What the task asks:
Your task is to repeat, word for word, the line containing "A: Penelope jacquacu (spix's guan)." and all lines that follow it to the end of the material, and no other lines.

Extracted records:
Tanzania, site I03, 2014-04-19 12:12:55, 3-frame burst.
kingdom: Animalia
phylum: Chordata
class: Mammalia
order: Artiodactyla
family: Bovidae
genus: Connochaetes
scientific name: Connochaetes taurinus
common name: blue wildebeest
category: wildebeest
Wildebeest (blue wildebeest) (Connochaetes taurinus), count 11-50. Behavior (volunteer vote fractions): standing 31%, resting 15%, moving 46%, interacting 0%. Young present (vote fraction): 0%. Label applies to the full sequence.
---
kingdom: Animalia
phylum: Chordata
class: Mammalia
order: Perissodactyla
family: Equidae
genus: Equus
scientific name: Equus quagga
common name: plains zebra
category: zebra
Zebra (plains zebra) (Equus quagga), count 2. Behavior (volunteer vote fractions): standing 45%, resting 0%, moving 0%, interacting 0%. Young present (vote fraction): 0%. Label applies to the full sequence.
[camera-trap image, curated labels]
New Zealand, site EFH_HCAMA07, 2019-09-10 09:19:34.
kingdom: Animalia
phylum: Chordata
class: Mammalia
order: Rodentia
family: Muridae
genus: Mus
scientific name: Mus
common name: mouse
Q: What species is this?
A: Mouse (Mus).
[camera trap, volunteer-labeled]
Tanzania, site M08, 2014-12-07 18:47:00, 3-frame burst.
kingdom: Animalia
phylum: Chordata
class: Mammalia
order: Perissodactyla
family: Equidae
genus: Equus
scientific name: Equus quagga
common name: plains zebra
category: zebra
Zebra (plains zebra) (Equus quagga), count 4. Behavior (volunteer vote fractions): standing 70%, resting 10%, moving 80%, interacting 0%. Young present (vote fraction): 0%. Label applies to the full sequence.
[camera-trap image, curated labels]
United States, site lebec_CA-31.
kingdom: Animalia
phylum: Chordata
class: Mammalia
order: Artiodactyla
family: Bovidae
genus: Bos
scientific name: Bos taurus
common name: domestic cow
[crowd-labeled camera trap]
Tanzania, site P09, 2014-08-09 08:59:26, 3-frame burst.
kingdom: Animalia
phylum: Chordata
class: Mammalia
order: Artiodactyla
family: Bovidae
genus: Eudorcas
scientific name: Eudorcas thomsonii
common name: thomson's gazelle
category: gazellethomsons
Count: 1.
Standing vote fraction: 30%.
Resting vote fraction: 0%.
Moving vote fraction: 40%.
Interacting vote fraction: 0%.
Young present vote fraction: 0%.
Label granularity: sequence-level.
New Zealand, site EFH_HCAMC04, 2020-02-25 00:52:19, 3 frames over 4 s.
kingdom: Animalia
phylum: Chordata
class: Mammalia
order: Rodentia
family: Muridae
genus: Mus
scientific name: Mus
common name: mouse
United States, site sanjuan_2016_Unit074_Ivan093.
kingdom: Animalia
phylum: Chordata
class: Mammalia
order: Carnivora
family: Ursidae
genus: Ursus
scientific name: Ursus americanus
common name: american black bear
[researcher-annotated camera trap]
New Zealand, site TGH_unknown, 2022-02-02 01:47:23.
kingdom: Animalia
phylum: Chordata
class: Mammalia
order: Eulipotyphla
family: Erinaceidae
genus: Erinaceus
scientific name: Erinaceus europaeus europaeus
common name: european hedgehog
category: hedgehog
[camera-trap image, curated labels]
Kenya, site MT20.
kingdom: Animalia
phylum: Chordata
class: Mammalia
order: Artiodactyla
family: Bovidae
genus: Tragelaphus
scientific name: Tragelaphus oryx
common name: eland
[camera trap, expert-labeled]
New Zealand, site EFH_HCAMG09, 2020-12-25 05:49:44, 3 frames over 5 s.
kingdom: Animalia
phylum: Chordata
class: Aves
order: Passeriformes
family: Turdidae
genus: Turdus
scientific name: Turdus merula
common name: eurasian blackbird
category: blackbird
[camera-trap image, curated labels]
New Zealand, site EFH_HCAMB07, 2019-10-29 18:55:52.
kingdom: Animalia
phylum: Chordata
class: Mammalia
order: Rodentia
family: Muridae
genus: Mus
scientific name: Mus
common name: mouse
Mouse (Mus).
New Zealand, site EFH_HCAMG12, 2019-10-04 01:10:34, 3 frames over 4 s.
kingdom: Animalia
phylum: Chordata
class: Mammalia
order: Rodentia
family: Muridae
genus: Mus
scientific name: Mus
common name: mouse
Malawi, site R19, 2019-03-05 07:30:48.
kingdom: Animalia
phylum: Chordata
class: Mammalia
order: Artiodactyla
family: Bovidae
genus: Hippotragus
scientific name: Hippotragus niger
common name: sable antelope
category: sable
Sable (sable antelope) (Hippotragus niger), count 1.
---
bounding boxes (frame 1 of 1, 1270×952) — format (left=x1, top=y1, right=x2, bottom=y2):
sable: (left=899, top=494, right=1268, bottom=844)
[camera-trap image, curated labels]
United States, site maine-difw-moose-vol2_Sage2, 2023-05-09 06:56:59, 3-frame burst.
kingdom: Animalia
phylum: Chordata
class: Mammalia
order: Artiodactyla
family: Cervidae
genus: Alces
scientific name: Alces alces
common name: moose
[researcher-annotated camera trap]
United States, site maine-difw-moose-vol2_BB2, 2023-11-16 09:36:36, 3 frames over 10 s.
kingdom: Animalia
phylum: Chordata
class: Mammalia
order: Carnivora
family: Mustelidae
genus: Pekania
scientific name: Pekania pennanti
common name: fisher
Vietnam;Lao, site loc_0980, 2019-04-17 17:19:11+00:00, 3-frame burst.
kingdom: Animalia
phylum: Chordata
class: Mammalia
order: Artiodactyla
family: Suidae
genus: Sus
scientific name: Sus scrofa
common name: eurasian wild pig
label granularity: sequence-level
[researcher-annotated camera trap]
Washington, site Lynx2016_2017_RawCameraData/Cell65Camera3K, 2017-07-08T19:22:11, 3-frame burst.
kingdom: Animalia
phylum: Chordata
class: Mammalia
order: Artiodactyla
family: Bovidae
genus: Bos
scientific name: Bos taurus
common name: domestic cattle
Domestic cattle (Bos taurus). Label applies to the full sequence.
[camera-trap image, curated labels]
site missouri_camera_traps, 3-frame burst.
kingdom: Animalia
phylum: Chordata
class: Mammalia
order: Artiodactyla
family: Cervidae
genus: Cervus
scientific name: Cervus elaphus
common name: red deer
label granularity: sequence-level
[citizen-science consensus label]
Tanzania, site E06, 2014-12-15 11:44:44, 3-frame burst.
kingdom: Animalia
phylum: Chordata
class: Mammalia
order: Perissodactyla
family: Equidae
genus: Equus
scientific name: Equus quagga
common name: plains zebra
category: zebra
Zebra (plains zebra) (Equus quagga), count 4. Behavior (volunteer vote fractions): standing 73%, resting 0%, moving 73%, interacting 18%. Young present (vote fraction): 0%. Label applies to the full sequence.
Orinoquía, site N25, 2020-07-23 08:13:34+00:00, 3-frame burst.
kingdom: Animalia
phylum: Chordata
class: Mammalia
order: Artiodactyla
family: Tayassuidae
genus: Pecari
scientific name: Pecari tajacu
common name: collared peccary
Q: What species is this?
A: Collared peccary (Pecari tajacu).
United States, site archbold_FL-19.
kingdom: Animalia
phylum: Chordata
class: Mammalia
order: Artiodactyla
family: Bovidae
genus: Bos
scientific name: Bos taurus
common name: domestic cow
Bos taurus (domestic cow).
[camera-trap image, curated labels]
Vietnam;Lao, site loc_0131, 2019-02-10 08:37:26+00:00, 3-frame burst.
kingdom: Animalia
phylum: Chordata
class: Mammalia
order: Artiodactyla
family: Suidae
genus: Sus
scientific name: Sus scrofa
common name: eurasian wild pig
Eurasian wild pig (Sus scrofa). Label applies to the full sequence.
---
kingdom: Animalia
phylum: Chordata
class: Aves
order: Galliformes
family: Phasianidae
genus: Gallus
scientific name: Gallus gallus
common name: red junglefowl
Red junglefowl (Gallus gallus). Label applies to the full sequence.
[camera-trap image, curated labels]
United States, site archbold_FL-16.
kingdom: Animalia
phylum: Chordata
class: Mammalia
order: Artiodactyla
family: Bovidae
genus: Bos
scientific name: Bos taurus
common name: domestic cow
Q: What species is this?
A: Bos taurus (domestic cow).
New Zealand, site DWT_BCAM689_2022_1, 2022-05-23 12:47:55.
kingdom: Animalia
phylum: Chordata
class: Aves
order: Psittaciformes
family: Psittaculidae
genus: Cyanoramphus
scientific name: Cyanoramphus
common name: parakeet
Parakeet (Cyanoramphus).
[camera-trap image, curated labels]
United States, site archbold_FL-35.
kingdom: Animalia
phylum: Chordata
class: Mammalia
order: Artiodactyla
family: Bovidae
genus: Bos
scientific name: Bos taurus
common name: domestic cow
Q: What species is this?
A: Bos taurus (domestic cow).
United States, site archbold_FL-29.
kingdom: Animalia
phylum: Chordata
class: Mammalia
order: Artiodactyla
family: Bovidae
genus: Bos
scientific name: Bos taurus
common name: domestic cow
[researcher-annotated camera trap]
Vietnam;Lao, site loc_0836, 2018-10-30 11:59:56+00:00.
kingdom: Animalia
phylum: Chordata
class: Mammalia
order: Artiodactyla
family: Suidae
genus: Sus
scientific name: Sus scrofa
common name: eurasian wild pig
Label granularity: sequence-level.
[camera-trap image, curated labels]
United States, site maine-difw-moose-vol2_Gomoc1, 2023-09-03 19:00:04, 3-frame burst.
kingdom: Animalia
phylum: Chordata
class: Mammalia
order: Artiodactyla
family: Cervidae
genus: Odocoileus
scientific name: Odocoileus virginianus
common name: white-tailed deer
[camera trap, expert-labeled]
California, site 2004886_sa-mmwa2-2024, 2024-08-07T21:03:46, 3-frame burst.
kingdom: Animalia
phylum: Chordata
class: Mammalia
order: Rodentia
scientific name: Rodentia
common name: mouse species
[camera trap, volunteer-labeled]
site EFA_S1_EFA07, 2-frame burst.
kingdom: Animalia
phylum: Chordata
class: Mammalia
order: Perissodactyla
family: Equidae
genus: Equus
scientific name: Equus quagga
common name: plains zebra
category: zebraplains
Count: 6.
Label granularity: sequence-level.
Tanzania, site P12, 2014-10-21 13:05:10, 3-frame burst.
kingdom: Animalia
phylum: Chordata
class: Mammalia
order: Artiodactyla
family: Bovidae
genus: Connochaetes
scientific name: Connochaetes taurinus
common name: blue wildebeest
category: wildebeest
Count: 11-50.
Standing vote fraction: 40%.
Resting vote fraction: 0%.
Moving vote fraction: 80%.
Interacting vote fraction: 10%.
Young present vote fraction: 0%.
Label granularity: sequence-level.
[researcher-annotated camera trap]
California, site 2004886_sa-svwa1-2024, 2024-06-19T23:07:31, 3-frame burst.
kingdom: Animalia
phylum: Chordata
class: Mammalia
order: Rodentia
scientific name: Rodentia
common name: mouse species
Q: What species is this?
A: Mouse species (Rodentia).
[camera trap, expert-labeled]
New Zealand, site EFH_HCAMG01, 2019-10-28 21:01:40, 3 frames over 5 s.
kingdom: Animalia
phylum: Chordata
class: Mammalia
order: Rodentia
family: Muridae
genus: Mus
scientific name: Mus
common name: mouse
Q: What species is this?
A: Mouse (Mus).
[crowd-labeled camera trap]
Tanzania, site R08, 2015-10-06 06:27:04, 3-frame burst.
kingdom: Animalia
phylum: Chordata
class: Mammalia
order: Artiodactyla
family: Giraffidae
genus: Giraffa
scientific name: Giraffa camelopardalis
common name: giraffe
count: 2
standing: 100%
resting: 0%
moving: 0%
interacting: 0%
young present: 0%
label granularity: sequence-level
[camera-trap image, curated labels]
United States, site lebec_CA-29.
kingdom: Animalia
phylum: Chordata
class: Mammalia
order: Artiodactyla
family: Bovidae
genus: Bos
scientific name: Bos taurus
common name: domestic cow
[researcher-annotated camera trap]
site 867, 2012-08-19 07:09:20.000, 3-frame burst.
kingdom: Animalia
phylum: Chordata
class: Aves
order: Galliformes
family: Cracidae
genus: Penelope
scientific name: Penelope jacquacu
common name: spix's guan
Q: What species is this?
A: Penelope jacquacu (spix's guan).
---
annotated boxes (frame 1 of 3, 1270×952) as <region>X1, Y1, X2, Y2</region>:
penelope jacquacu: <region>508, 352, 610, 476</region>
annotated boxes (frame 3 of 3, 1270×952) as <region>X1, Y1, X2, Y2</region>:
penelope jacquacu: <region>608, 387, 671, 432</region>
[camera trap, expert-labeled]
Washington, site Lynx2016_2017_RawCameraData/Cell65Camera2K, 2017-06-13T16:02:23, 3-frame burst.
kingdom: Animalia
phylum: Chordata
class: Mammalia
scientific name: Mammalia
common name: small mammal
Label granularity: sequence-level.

Solution to this task:
A: Penelope jacquacu (spix's guan).
---
annotated boxes (frame 1 of 3, 1270×952) as <region>X1, Y1, X2, Y2</region>:
penelope jacquacu: <region>508, 352, 610, 476</region>
annotated boxes (frame 3 of 3, 1270×952) as <region>X1, Y1, X2, Y2</region>:
penelope jacquacu: <region>608, 387, 671, 432</region>
[camera trap, expert-labeled]
Washington, site Lynx2016_2017_RawCameraData/Cell65Camera2K, 2017-06-13T16:02:23, 3-frame burst.
kingdom: Animalia
phylum: Chordata
class: Mammalia
scientific name: Mammalia
common name: small mammal
Label granularity: sequence-level.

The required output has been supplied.